Instruction 1.
In the Local Measure interview, rewrite the passage from "Our Marketing Director" up to and including "join Local Measure?", replacing "impressive" with "remarkable".
Instruction 2.
Translate this sentence from the Local Measure interview into Spanish: "Customer experience usually comes as an afterthought in all of those organizations."
------ Document text
Our Marketing Director Sheila Walthoe, took the opportunity to sit down with our new Chief Solutions Officer Nuri Gocay to learn more about his extensive customer experience (CX) and contact center experience. Read this article to find out what drives Nuri, what tractors have to do with his career in IT and why he joined Local Measure.

You have had an impressive career working for many major global organizations. What was it that excited you to join Local Measure? 

I've worked for many companies that ran large customer service organizations. Customer experience usually comes as an afterthought in all of those organizations. Yet, it's something they have to do, but it's not something they enjoy doing. 

I think Local Measure is different because they were blazing new trails in customer experience measurement before customer experience was cool. So instead of having a company that has put together customer experience as an afterthought, Local Measure was forged in it, and I think that will be critical to the success and the future of Local Measure. 

Nobody in the industry is doing as much for omnichannel experiences and agent experiences as Local Measure, full stop. When you take an amazing product like Engage, and you add that with Amazon Connect, an amazing, easy-to-use, flexible Contact Center as a service, that makes incredible outcomes for customers, agents, and the companies using it. Being part of an organization devoted to customer experience with a fantastic product strategy is the most wonderful opportunity, and I'm so excited to be here.
------------
------ Dataset extract
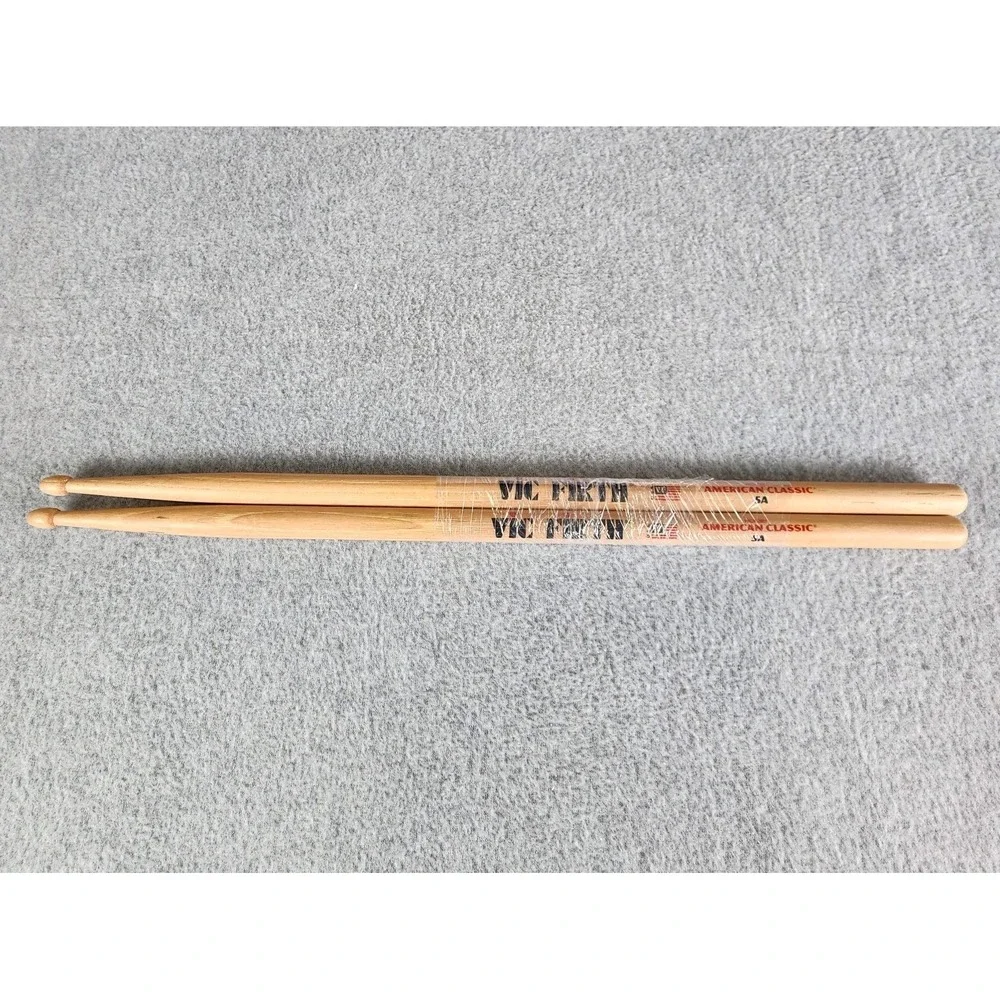 Vic Firth American Classic Hickory Drumsticks Wood 5A‎ 16 Inch Long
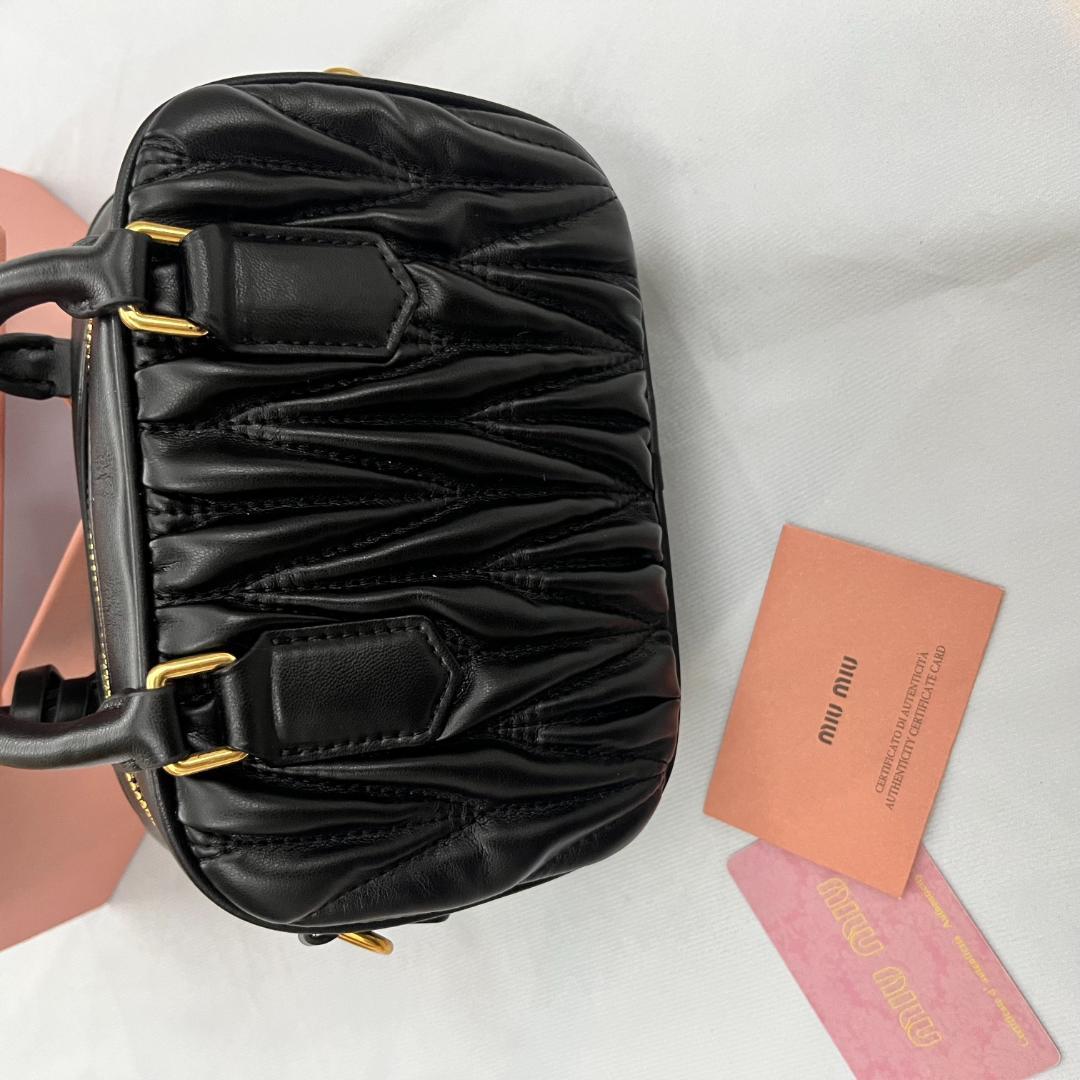 miu miu マテラッセ ショルダーバッグ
------------
Task solution 1.
Our Marketing Director Sheila Walthoe, took the opportunity to sit down with our new Chief Solutions Officer Nuri Gocay to learn more about his extensive customer experience (CX) and contact center experience. Read this article to find out what drives Nuri, what tractors have to do with his career in IT and why he joined Local Measure.

You have had an remarkable career working for many major global organizations. What was it that excited you to join Local Measure?

Task solution 2.
La experiencia del cliente suele quedar como algo secundario en todas esas organizaciones.